When 15 homebuyers approached MahaRERA in December 2017 against JVPD Properties, alias Bhagtani, their plaints were dismissed because an agreement was not executed, and therefore RERA clauses to demand refund could not be invoked.

The complainants then appealed against the order to MahaRERA's appellate tribunal, and the December order was set aside. The tribunal held that the allottees' complaint would not be dismissed for want of an agreement.

The homebuyers had letters of allotment from the developer, and they had approached MahaRERA seeking refund of the money paid to the developer under section 18 of the RERA Act. But the adjudicating officer BD Kapadnis had held that under Section 18 an agreement for sale was necesary.

The appeal said that the buyers had letters of allotment on the basis of which they made the payments for purchase of flats in the proposed Bhagtani Serenity building. And the adjudicating officer had drawn a wrong conclusion by saying that the allotment letter is the first stage followed by the agreement of sale. The order was posted on the MahaRERA website on May 23.

The tribunal heard the matter and after citing Section 18 (1) (1) of RERA, stated that there cannot be strict use of the terminology of 'agreement for sale'. It said that there are cases where suits are filed based on oral terms and such suits are not thrown away, even in their apex stage, on the grounds of that the terms were oral.

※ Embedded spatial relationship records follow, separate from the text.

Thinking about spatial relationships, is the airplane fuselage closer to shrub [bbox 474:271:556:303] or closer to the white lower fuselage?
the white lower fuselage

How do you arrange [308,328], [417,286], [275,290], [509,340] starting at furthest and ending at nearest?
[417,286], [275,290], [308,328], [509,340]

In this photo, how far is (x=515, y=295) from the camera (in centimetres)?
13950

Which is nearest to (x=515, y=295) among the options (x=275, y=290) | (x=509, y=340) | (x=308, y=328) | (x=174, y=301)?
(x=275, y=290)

It said that in the present case, the parties had agreed to certain terms, as the letter of allotment showed.

The tribunal, further citing section 2 (c) of RERA, said that it was only a difference of nomenclature between an allotment letter and an agreement of sale.

It set aside the order passed on December 29, 2017, and asked the developer to pay Rs 15,000 to each allottee. The parties were asked to appear before the adjudicating officer again.